─── ページ ───

『プロ野球編』の里中について(4)

 

そうした中迎えた三度目のオールスター。「里中 智」の項で書いたようにこのオールスターが里中にとっての大きなターニングポイント、プロ選手としての成功と裏腹に彼が次第に固有の魅力を失ってゆくきっかけになったように思います。

さて、当然一位で選出された里中はオールスターでの連続奪三振記録をどこまで伸ばせるかと注目を集める。その期待に応えるように里中は初回を三者三振に押さえて記録を13三振まで更新。ところが仰木監督の奇策が発動。なんとピッチャー以外全員の守備位置を入れ替えてしまった。これはオールスターならではのお遊び、ファンサービスであり、試合に勝つことは放棄したといってもいい暴挙。
特に山田をキャッチャーからサードにコンバートしたことは、一年一度の明訓バッテリー復活を期待しているファンには認め難い(前年のオールスターでは『里中だけの人気ではありません 捕手が山田なればこその里中なのです だからこそ仰木監督が推薦したのです』なんて言われていた。今年も同じ仰木監督なのに)だろうし、山田のリードを失えば里中の連続三振新記録達成はまず難しくなる。ブーイングが起こって不思議ない状況ですが、意外にも観客は大喜びの様子。確かにこれこそオールスターでしか見られない珍光景ですからね。読者的にも山田・里中のバッテリー復活はすでに2回見ているので、新味を求める意味で興味深い展開でした。
もちろん捕手が誰になるかがその妙味を大きく左右するわけですが、これが『大甲子園』以来の岩鬼。パワー・打たれ強さ・強肩とキャッチャー岩鬼の実力はすでに高三夏・光戦で証明済みですがリードの方はどうする気かと思えば、光戦同様ノーサイン。岩鬼いわく「わいが捕手になった以上 好きに投げてええ(中略)ノーサインでええで だいたい人の指図で投げるような投手など一流やないで この機会に 里中 一流に近づけ」。
捕手のリードに従って投げる投手が一流じゃないかはともかく(そんなこと言ったら世の中の投手はほとんど二流ということに)、高校時代と違って里中にはスカイフォークがある。普通だって球種豊富なピッチャーの球をサインなしに捕球することは並大抵じゃないだろうに、あの山田が後逸したスカイフォークの超落差を練習なしで捕れるものなのか!?しかし岩鬼は里中の球を全て危なげなく捕球。この数ヶ月後、ダイエーのテストを受けた犬飼知三郎のドックル(知三郎流のナックル)もその激しい変化のために本職の捕手たちが全く捕れなかったものを岩鬼だけが苦もなく捕球していた。悪球打ちの男だから悪球を捕れるんだなどと説明されてましたが、だったらスカイフォークを楽々捕れても何ら不思議はないわけですね。
(そういえば初見では後逸し打者としてもまともに打つことの叶わなかったスカイフォークを、山田は翌96年のオールスターでは普通に捕球していた。瓢箪さんはスカイフォークを捕れるようになるまで特訓でズタボロになっていたのに。マシンや他の投手を相手に捕球練習できる球でもないし・・・?後に知三郎のドックルの捕球にはあんなに苦労してたのになあ)

─── 資料 ───

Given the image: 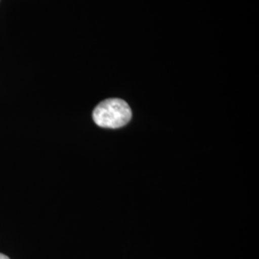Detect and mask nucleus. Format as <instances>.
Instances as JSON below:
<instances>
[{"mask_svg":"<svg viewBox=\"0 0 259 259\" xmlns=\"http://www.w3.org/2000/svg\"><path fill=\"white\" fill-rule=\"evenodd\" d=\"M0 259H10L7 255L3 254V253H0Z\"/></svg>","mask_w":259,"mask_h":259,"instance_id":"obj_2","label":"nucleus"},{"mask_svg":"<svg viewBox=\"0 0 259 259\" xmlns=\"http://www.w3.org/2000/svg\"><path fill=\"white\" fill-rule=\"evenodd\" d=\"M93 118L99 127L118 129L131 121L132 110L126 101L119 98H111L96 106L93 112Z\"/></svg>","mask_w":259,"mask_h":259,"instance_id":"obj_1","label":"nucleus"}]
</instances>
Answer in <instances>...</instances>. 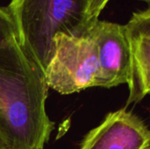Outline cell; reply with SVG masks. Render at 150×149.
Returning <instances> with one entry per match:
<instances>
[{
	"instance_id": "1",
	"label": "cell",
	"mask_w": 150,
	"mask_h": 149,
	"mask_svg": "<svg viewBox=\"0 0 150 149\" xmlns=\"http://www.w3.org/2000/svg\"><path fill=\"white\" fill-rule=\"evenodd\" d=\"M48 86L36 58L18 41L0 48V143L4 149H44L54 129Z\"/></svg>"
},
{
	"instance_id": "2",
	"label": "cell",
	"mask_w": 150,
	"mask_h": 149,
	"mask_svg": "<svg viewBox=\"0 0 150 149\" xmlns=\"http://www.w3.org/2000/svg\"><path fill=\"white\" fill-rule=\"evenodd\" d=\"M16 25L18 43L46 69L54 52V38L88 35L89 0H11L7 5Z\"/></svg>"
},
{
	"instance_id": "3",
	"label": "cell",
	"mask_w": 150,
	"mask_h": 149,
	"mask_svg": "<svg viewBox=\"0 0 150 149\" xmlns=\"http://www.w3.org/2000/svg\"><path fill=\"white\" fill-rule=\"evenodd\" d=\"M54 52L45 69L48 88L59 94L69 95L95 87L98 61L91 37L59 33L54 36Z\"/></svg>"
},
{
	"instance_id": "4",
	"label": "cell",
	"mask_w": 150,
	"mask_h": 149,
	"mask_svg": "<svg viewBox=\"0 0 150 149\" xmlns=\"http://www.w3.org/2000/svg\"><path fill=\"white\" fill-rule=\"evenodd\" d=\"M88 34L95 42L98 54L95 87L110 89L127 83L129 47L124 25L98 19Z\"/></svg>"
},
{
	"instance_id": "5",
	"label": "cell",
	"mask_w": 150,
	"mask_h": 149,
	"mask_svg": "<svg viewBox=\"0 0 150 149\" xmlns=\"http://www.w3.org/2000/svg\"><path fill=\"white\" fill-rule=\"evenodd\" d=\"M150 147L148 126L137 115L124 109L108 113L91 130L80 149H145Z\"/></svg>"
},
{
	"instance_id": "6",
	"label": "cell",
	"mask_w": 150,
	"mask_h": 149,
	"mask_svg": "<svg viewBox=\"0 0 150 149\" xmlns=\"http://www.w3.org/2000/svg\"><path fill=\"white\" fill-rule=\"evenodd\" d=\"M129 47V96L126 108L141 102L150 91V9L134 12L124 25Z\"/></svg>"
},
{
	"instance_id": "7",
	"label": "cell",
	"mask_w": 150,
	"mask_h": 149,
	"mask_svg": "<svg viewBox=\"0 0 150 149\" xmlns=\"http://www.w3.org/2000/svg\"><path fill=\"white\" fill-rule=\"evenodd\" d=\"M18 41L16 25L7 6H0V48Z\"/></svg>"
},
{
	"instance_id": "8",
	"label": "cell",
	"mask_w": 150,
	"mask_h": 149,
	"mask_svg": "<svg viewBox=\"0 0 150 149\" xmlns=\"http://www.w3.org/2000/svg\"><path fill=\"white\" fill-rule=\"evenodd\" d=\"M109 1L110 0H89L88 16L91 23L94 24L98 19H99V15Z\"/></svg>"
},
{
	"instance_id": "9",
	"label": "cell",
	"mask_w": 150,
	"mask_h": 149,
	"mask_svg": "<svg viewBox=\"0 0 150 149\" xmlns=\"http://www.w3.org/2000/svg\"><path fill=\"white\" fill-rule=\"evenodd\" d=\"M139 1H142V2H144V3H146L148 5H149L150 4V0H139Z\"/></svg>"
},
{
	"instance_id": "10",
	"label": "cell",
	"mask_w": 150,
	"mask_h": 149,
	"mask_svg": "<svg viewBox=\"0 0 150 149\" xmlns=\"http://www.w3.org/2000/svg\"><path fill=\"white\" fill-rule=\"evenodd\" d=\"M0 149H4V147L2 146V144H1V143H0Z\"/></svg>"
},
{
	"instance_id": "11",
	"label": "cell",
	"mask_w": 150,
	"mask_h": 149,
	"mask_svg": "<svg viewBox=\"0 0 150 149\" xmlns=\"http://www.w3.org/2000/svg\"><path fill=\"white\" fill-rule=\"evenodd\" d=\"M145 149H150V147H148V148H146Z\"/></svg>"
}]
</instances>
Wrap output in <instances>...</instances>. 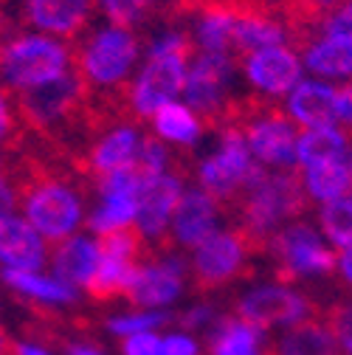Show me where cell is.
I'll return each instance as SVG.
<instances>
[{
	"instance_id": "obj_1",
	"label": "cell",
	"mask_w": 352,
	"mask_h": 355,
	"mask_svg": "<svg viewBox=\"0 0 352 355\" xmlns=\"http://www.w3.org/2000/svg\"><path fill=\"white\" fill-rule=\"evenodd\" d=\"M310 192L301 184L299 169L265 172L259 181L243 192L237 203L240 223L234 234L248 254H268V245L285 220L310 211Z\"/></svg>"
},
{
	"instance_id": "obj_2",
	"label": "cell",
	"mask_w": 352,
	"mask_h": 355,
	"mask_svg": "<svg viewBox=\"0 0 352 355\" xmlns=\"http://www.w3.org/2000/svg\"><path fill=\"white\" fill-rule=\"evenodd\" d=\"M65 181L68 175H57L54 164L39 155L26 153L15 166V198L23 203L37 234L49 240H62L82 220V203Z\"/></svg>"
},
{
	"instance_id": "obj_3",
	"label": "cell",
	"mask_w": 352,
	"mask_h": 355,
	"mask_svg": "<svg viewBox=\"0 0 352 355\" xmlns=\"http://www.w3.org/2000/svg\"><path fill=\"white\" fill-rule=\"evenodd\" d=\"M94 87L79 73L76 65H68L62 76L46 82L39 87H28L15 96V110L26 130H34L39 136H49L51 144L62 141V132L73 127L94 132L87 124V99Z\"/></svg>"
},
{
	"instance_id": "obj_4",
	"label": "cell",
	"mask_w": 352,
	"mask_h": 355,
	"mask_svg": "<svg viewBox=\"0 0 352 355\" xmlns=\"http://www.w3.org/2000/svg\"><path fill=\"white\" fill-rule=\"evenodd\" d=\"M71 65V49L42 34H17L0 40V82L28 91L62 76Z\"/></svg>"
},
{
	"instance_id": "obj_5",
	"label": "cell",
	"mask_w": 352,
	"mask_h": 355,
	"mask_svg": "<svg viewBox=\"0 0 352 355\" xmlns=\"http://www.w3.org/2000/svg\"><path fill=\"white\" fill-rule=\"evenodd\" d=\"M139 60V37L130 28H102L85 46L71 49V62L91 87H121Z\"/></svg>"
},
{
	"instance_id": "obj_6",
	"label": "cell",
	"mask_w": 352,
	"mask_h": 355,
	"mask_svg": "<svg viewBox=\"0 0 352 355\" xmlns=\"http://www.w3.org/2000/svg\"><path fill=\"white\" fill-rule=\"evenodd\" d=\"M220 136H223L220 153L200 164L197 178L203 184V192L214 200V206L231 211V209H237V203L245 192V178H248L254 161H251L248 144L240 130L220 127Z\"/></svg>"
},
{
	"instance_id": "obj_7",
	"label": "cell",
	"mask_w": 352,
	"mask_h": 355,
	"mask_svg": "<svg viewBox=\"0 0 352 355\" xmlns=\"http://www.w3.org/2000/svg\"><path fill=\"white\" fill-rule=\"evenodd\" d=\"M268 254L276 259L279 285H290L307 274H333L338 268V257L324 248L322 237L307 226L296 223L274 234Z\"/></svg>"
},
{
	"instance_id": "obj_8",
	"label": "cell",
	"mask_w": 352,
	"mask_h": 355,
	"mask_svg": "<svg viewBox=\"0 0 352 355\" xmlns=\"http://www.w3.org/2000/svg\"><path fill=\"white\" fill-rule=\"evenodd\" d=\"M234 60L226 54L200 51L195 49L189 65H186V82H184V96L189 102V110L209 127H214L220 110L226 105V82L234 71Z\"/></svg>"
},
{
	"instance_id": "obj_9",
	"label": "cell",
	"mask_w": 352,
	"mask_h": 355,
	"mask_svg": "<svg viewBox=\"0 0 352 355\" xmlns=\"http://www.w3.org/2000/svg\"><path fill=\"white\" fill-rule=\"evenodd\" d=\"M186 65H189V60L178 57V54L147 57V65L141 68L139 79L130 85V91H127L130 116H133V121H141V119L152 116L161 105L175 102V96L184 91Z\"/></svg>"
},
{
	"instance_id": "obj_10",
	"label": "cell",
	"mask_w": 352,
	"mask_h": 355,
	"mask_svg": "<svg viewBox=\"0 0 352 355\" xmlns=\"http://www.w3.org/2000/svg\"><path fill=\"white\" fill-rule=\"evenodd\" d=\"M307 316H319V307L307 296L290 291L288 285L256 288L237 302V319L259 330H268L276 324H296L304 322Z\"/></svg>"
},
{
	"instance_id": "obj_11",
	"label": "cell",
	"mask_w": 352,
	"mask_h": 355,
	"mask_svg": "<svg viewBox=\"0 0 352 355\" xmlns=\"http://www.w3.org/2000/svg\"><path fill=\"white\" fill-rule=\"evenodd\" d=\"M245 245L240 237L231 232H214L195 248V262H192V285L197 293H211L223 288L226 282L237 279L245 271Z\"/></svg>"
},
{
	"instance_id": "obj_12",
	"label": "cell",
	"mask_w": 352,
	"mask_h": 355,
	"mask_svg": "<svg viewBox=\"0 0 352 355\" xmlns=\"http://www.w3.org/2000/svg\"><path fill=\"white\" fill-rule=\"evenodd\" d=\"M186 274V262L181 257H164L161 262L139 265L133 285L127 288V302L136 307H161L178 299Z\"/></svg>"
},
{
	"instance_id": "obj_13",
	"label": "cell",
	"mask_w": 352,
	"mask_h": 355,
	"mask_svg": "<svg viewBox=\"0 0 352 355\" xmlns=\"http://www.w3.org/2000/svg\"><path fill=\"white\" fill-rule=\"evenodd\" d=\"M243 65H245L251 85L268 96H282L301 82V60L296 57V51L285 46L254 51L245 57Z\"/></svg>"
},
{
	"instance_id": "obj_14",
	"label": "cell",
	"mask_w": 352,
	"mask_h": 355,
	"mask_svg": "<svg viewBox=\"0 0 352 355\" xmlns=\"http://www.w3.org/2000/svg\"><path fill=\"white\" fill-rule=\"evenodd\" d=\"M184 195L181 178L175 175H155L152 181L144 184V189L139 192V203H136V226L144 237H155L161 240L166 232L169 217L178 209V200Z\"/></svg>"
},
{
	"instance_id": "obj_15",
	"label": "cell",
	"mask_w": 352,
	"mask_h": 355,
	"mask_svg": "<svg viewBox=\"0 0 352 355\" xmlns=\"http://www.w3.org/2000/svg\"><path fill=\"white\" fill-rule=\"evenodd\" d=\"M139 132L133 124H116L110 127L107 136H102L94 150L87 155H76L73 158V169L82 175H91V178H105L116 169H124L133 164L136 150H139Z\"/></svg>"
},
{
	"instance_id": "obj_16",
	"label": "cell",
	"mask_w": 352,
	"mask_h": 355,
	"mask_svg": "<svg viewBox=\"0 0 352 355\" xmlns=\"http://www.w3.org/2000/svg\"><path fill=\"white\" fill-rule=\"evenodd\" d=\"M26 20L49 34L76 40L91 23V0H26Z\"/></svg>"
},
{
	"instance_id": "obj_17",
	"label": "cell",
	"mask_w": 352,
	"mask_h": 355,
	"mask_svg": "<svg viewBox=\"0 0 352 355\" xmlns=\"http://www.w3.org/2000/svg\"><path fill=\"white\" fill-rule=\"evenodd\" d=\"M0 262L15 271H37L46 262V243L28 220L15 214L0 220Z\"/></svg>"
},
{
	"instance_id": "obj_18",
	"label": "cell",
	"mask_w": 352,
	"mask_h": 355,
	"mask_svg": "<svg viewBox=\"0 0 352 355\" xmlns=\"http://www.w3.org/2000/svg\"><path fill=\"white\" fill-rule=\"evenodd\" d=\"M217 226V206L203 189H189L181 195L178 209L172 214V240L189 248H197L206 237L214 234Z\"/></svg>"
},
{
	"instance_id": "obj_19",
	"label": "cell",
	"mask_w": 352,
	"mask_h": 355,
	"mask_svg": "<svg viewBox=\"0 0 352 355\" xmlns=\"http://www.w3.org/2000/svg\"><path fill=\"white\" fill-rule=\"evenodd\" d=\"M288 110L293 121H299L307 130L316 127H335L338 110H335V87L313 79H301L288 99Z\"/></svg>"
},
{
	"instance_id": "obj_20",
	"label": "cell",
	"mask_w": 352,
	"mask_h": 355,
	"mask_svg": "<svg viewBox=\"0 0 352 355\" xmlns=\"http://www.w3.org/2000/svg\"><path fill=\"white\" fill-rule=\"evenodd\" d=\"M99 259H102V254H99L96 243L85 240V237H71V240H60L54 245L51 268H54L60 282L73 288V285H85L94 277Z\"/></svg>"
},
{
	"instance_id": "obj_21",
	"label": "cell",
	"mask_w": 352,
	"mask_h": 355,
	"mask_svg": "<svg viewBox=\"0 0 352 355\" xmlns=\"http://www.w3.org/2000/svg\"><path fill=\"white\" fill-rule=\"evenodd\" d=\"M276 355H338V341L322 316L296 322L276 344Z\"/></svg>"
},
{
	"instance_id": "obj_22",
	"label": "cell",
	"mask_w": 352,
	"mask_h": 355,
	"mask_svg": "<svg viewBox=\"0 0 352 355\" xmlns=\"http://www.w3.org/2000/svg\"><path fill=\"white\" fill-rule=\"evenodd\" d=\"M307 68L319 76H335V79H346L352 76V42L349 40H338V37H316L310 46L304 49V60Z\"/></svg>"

───

### 課題
[a] ページによると、三度目のオールスターで里中が初回を三者三振に抑えたとき、連続奪三振記録は何三振まで更新されましたか。
[b] ページの「さて、当然一位で選出された里」から「この機会に 里中 一流に近づけ」。」までを両端を含めて示し、その際「仰木監督」を「監督」に改めてください。
資料はページとは別個のものです。

### 解答
[a] 13三振まで更新されました。

[b]
さて、当然一位で選出された里中はオールスターでの連続奪三振記録をどこまで伸ばせるかと注目を集める。その期待に応えるように里中は初回を三者三振に押さえて記録を13三振まで更新。ところが監督の奇策が発動。なんとピッチャー以外全員の守備位置を入れ替えてしまった。これはオールスターならではのお遊び、ファンサービスであり、試合に勝つことは放棄したといってもいい暴挙。
特に山田をキャッチャーからサードにコンバートしたことは、一年一度の明訓バッテリー復活を期待しているファンには認め難い(前年のオールスターでは『里中だけの人気ではありません 捕手が山田なればこその里中なのです だからこそ監督が推薦したのです』なんて言われていた。今年も同じ監督なのに)だろうし、山田のリードを失えば里中の連続三振新記録達成はまず難しくなる。ブーイングが起こって不思議ない状況ですが、意外にも観客は大喜びの様子。確かにこれこそオールスターでしか見られない珍光景ですからね。読者的にも山田・里中のバッテリー復活はすでに2回見ているので、新味を求める意味で興味深い展開でした。
もちろん捕手が誰になるかがその妙味を大きく左右するわけですが、これが『大甲子園』以来の岩鬼。パワー・打たれ強さ・強肩とキャッチャー岩鬼の実力はすでに高三夏・光戦で証明済みですがリードの方はどうする気かと思えば、光戦同様ノーサイン。岩鬼いわく「わいが捕手になった以上 好きに投げてええ(中略)ノーサインでええで だいたい人の指図で投げるような投手など一流やないで この機会に 里中 一流に近づけ」。